Partially purified enzyme from E. coli DH5α(pJS3), isolated as described above, was incubated with the compounds listed in Table Table11 at a final concentration of 8 μg of total protein per ml. Samples were assayed by HPLC at 16 and 24 h as described below. HPLC sensitivity limited detection of rates to those greater than 10 pmol/min/mg of protein. For those triazines that were substrates for melamine deaminase, initial rates of deamination and specific activities were determined from duplicate samples.

TABLE 1
Melamine deaminase substrate specificitya

Melamine deaminase and AtzA competition experiments.

Initial rates of melamine deamination and atrazine dechlorination were determined in triplicate samples in the presence of equal molar concentrations of various triazines. Specific activities were calculated based upon partially purified protein and highly purified enzyme concentrations for melamine deaminase and AtzA, respectively.

Analytical procedures.

HPLC analysis was performed on a Hewlett-Packard HP 1100 Series Chromatographic system equipped with a diode array detector and interfaced with an HP Chemstation (revision A.05.01). Melamine and its metabolites were separated either on an Alltech Inertsil 5μ (150 by 4.6 mm) phenyl column (Deerfield, Ill.) with an isocratic aqueous mobile phase consisting of 5 mM sodium octane sulfate in 0.05% H3PO4 (pH 2.8) and detected at 200 nm or on a Merck LiChrosorb RP-8 5μ (250 by 4 mm) column (Gibbstown, N.J.) with an acetonitrile (ACN)-water gradient as follows: 5 min, 3% ACN; 5-min linear gradient to 50% ACN; 5-min linear gradient to 100% ACN; 3-min linear gradient to 3% ACN; and 3% ACN for 2 min. An Alltech Adsorbosphere C18 5μ (250 by 4.6 mm) column or a mixed-mode C8-anion 5μ (250 by 4.6 mm) column was used to detect the alkylated triazines, including aminoatrazine, atrazine, and hydroxyatrazine, with an ACN-water linear gradient as previously described (7). Compounds with no detectable transformation after 24 h are listed below the detection limit of 0.01 nmol/min/mg.

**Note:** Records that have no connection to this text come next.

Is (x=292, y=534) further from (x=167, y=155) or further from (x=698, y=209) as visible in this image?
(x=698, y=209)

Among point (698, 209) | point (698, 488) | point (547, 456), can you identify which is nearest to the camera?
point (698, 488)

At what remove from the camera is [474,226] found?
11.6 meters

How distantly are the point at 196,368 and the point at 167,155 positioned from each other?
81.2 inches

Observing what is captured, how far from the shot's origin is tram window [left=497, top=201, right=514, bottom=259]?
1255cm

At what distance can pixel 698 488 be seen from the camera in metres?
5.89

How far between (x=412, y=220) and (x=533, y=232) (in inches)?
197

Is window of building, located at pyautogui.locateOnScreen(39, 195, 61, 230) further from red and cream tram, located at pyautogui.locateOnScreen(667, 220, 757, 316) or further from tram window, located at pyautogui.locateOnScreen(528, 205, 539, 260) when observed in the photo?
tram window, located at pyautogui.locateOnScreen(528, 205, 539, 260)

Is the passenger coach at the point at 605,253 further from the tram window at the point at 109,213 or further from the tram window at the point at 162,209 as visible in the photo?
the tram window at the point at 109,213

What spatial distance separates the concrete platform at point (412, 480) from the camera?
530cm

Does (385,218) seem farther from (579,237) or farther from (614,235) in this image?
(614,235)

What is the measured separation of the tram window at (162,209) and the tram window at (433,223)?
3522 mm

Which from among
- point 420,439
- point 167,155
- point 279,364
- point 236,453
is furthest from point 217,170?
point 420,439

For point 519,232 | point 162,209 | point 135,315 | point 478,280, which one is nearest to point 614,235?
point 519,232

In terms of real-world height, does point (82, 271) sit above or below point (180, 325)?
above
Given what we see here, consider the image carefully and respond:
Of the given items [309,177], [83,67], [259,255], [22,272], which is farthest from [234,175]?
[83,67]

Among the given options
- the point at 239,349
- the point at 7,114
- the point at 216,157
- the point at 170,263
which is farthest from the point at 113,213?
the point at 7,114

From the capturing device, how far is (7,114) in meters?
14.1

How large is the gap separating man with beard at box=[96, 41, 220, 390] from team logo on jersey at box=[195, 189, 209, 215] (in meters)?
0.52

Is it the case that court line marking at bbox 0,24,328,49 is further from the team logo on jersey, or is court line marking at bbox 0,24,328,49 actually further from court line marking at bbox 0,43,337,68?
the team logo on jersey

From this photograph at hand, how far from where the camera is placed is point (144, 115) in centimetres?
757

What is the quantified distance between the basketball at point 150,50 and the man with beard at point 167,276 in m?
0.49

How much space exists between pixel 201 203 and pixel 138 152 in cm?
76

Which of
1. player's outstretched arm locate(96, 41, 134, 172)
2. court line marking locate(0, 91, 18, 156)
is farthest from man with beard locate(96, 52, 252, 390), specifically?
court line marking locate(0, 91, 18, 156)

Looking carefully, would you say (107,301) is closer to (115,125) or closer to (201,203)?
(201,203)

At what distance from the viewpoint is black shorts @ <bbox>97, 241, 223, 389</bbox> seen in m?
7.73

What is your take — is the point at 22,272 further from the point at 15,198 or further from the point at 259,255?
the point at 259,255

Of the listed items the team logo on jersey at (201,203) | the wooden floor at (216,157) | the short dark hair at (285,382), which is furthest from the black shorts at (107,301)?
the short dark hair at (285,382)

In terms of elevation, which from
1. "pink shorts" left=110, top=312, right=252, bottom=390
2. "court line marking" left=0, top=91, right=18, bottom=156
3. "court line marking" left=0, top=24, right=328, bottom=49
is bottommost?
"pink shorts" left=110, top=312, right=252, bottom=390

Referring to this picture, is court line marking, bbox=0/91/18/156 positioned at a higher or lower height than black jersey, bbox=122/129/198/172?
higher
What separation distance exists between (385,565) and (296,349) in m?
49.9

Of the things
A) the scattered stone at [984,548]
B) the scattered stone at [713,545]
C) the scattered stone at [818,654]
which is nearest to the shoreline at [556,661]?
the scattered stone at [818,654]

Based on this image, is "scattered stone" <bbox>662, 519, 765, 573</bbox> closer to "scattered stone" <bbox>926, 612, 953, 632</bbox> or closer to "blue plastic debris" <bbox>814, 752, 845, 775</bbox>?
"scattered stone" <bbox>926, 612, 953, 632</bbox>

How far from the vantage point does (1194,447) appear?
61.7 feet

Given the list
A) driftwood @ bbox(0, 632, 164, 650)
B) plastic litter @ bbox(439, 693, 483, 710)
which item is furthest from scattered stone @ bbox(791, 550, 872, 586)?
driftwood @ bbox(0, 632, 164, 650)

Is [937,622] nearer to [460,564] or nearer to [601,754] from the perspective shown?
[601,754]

Nucleotide sequence accession number.

The triA sequence has been entered into GenBank under accession number AF312304.

RESULTS

Identification of an AtzA homolog in Pseudomonas sp. strain NRRL B-12227.

Total genomic DNA from Pseudomonas sp. strain NRRL B-12227 was digested with BamHI, EcoRI, HindIII, AvaI, and EcoRI-plus-BamHI. The digested DNA was separated on a 0.7% agarose gel and subjected to Southern hybridization analysis. In each case, a single fragment of 14, 12, 10, 4, or 12 kb, respectively, hybridized to an atzA probe (data not shown).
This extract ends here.